Poisoned Acoustics
Harrison Dahme
TL;DR
The ML training pipeline is formalized as an attack surface and a trust-minimized defense combining content-addressed artifact hashing, Merkle-tree dataset commitment, and post-quantum digital signatures is proposed for cryptographically verifiable data provenance.
Abstract
Training-data poisoning attacks can induce targeted, undetectable failure in deep neural networks by corrupting a vanishingly small fraction of training labels. We demonstrate this on acoustic vehicle classification using the MELAUDIS urban intersection dataset (approx. 9,600 audio clips, 6 classes): a compact 2-D convolutional neural network (CNN) trained on log-mel spectrograms achieves 95.7% Attack Success Rate (ASR) -- the fraction of target-class test samples misclassified under the attack -- on a Truck-to-Car label-flipping attack at just p=0.5% corruption (48 records), with zero detectable change in aggregate accuracy (87.6% baseline; 95% CI: 88-100%, n=3 seeds).
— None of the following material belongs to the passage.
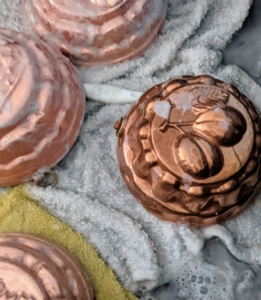 These molds show the difference between freshly polished and non-polished pieces. Notice the ones on the left are in the final soap and rinse stage - so shiny, while the darker piece on the right is waiting its turn.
We prove this stealth is structural: the maximum accuracy drop from a complete targeted attack is bounded above by the minority class fraction (beta). For real-world class imbalances (Truck approx. 3%), this bound falls below training-run noise, making aggregate accuracy monitoring provably insufficient regardless of architecture or attack method. A companion backdoor trigger attack reveals a novel trigger-dominance collapse: when the target class is a dataset minority, the spectrogram patch trigger becomes functionally redundant--clean ASR equals triggered ASR, and the attack degenerates to pure label flipping. We formalize the ML training pipeline as an attack surface and propose a trust-minimized defense combining content-addressed artifact hashing, Merkle-tree dataset commitment, and post-quantum digital signatures (ML-DSA-65/CRYSTALS-Dilithium3, NIST FIPS 204) for cryptographically verifiable data provenance.